▶ _INSTRUCTIONS TO FOLLOW_
Convert the listing below into a numbered list with one entry per line, omitting blank lines. Leave out the pictures.
── THE RECORDS ──
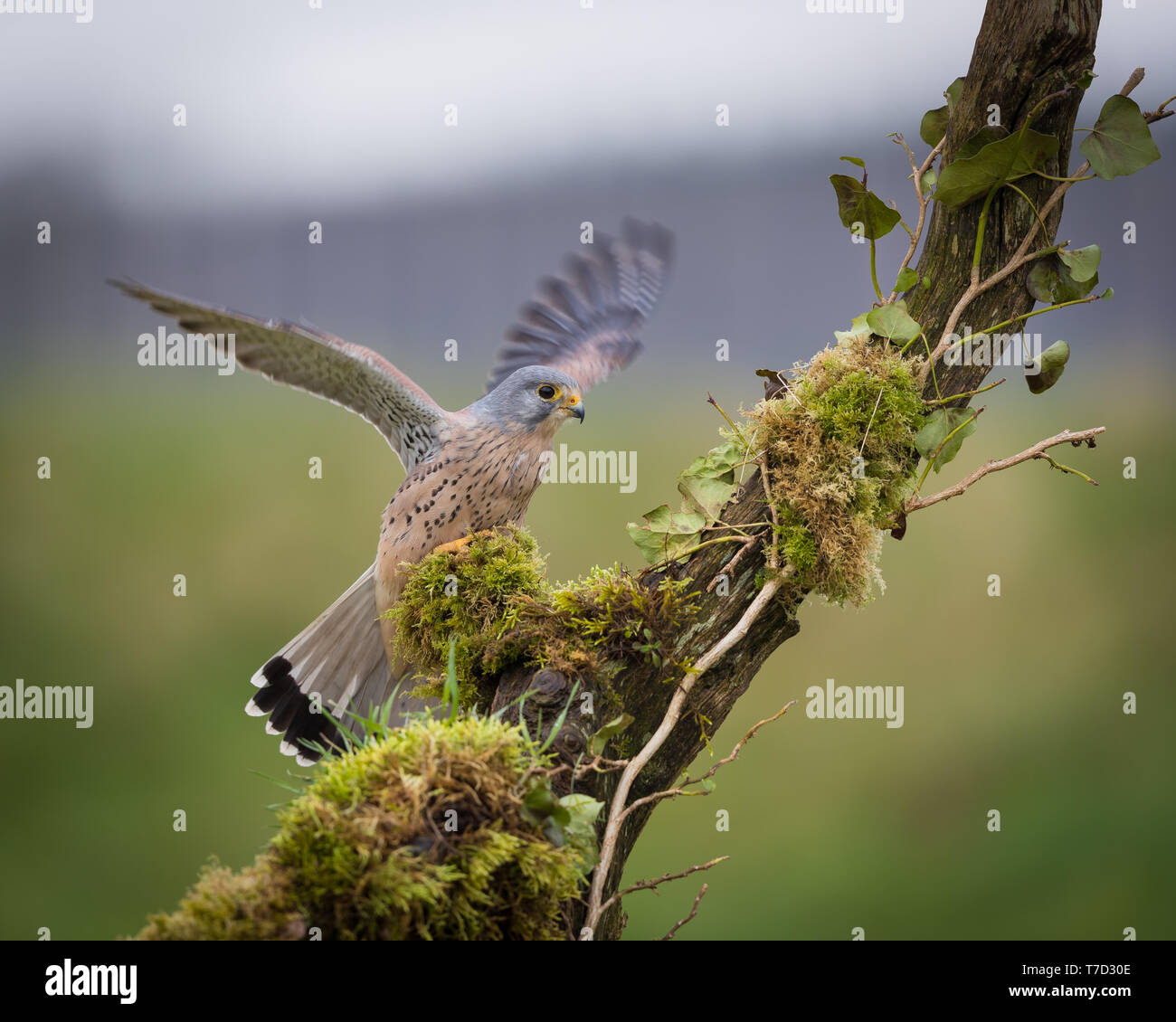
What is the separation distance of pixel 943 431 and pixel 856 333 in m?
0.30

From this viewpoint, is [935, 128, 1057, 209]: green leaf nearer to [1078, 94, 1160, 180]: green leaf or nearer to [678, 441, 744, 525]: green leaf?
[1078, 94, 1160, 180]: green leaf

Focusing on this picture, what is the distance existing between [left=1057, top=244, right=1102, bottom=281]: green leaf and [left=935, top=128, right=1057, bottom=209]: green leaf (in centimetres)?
22

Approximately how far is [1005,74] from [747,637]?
1.33 meters

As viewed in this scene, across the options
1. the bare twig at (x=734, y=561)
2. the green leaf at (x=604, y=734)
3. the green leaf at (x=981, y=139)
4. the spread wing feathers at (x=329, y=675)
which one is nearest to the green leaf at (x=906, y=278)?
the green leaf at (x=981, y=139)

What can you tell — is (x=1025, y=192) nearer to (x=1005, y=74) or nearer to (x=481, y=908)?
(x=1005, y=74)

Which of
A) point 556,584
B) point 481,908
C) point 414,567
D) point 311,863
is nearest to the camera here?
point 311,863

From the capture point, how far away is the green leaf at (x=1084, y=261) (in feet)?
6.64

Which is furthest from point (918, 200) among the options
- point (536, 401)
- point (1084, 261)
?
point (536, 401)

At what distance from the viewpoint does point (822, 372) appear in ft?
6.73

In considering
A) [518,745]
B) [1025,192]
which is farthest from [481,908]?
[1025,192]

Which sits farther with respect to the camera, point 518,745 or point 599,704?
point 599,704

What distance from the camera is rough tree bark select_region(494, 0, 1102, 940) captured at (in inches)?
75.2

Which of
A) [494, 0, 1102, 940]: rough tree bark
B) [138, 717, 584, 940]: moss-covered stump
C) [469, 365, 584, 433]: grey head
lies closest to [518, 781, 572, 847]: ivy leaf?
[138, 717, 584, 940]: moss-covered stump

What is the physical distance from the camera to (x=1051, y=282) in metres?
2.09
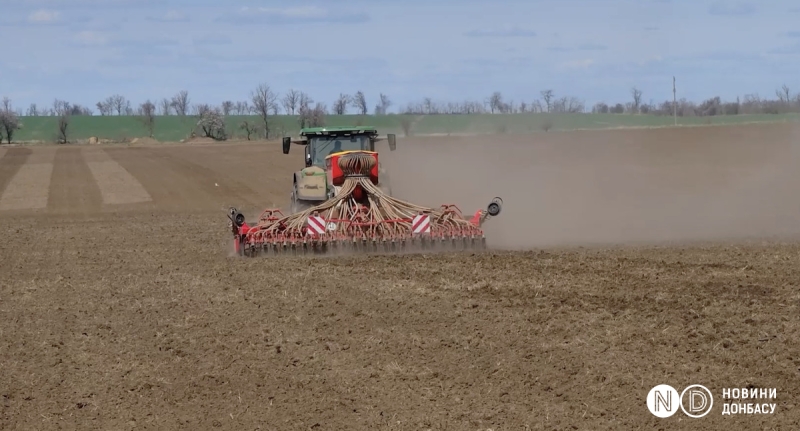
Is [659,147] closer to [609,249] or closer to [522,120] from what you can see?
[522,120]

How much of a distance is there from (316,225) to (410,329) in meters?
6.27

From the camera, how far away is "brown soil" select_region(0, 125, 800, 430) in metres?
7.16

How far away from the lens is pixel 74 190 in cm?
3575

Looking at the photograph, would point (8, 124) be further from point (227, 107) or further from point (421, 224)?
point (421, 224)

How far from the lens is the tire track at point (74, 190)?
101ft

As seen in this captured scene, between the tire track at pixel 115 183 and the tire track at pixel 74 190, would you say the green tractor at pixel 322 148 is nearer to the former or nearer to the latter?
the tire track at pixel 74 190

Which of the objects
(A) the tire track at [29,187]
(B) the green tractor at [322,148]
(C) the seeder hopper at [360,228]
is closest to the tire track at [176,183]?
(A) the tire track at [29,187]

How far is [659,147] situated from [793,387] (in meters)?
39.3

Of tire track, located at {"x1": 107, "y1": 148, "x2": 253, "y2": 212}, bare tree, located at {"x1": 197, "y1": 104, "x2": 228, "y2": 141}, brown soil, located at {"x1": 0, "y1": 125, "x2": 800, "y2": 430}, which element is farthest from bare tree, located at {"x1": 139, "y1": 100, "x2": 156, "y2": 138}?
brown soil, located at {"x1": 0, "y1": 125, "x2": 800, "y2": 430}

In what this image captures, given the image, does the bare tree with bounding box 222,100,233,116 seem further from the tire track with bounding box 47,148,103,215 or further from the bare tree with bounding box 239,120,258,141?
the tire track with bounding box 47,148,103,215

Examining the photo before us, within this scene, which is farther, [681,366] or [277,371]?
[277,371]

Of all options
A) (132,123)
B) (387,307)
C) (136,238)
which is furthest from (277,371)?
(132,123)

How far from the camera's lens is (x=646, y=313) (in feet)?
31.6

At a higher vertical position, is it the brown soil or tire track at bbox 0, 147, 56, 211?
tire track at bbox 0, 147, 56, 211
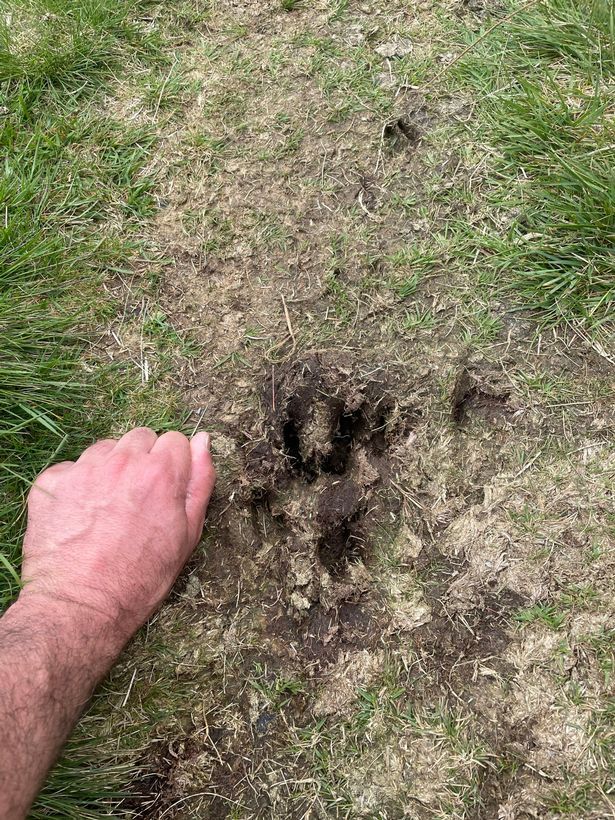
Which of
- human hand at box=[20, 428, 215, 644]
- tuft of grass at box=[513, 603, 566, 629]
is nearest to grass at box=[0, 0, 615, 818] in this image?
tuft of grass at box=[513, 603, 566, 629]

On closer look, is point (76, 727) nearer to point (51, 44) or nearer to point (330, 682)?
point (330, 682)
───
▶ _THE ANSWER_
1. What is the separation distance of pixel 943 431 and pixel 856 333 in m?
2. 0.30
3. From this viewpoint, is [935, 128, 1057, 209]: green leaf nearer to [1078, 94, 1160, 180]: green leaf or nearer to [678, 441, 744, 525]: green leaf?
4. [1078, 94, 1160, 180]: green leaf
5. Focusing on this picture, what is the distance existing between [left=1057, top=244, right=1102, bottom=281]: green leaf and [left=935, top=128, right=1057, bottom=209]: green leaf (in centimetres)?
6. 22
7. Approximately how far is [1005,74] from [747,637]?
8. 1.33 meters
9. As viewed in this scene, across the options
10. 1. the bare twig at (x=734, y=561)
11. 2. the green leaf at (x=604, y=734)
12. 3. the green leaf at (x=981, y=139)
13. 4. the spread wing feathers at (x=329, y=675)
14. which one is nearest to the green leaf at (x=906, y=278)?
15. the green leaf at (x=981, y=139)
16. What can you tell — is (x=1025, y=192) nearer to (x=1005, y=74) or nearer to (x=481, y=908)?
17. (x=1005, y=74)
18. Which of
19. A) point 556,584
20. B) point 481,908
21. C) point 414,567
22. D) point 311,863
23. is nearest to the camera here?
24. point 311,863
25. From the capture point, how far away is the green leaf at (x=1084, y=261) (in feet)?
26. 6.64
27. Which is furthest from point (918, 200) among the options
28. - point (536, 401)
29. - point (1084, 261)
30. ?
31. point (536, 401)
32. At what distance from the viewpoint does point (822, 372) appear in ft?
33. 6.73
34. In considering
35. A) [518,745]
36. B) [1025,192]
37. which is farthest from [481,908]?
38. [1025,192]
39. Which sits farther with respect to the camera, point 518,745 or point 599,704?
40. point 599,704
41. What distance from the camera is rough tree bark select_region(494, 0, 1102, 940) captured at (in inches)?
42. 75.2
43. Which of
44. A) [494, 0, 1102, 940]: rough tree bark
45. B) [138, 717, 584, 940]: moss-covered stump
46. C) [469, 365, 584, 433]: grey head
47. lies closest to [518, 781, 572, 847]: ivy leaf?
48. [138, 717, 584, 940]: moss-covered stump
49. What is the physical distance from the camera to (x=1051, y=282) in metres?
50. 2.09
51. Is [659,147] closer to [609,249] or closer to [522,120] from what you can see?
52. [522,120]
53. How much of a distance is there from (316,225) to (410,329) in meters?
54. 6.27
55. From the camera, how far away is "brown soil" select_region(0, 125, 800, 430) in metres?
56. 7.16
57. How far away from the lens is pixel 74 190 in cm?
58. 3575
59. Looking at the photograph, would point (8, 124) be further from point (227, 107) or further from point (421, 224)?
60. point (421, 224)
61. How far from the lens is the tire track at point (74, 190)?
62. 101ft
63. As seen in this captured scene, between the tire track at pixel 115 183 and the tire track at pixel 74 190, would you say the green tractor at pixel 322 148 is nearer to the former or nearer to the latter?
64. the tire track at pixel 74 190
65. Which of the objects
66. (A) the tire track at [29,187]
67. (B) the green tractor at [322,148]
68. (C) the seeder hopper at [360,228]
69. is closest to the tire track at [176,183]?
70. (A) the tire track at [29,187]
71. How far is [659,147] situated from [793,387] (in meters)?
72. 39.3
73. Of tire track, located at {"x1": 107, "y1": 148, "x2": 253, "y2": 212}, bare tree, located at {"x1": 197, "y1": 104, "x2": 228, "y2": 141}, brown soil, located at {"x1": 0, "y1": 125, "x2": 800, "y2": 430}, which element is farthest from bare tree, located at {"x1": 139, "y1": 100, "x2": 156, "y2": 138}?
74. brown soil, located at {"x1": 0, "y1": 125, "x2": 800, "y2": 430}
75. In what this image captures, given the image, does the bare tree with bounding box 222,100,233,116 seem further from the tire track with bounding box 47,148,103,215 or further from the bare tree with bounding box 239,120,258,141?
76. the tire track with bounding box 47,148,103,215
77. Examining the photo before us, within this scene, which is farther, [681,366] or [277,371]?
78. [277,371]
79. Of all options
80. A) (132,123)
81. B) (387,307)
82. C) (136,238)
83. which is furthest from (277,371)?
84. (132,123)
85. How far from the camera's lens is (x=646, y=313) (in feet)?
86. 31.6
87. At a higher vertical position, is it the brown soil or tire track at bbox 0, 147, 56, 211?
88. tire track at bbox 0, 147, 56, 211
89. Which of
90. - human hand at box=[20, 428, 215, 644]
91. - tuft of grass at box=[513, 603, 566, 629]
92. is nearest to grass at box=[0, 0, 615, 818] in this image?
93. tuft of grass at box=[513, 603, 566, 629]
94. On closer look, is point (76, 727) nearer to point (51, 44) or nearer to point (330, 682)?
95. point (330, 682)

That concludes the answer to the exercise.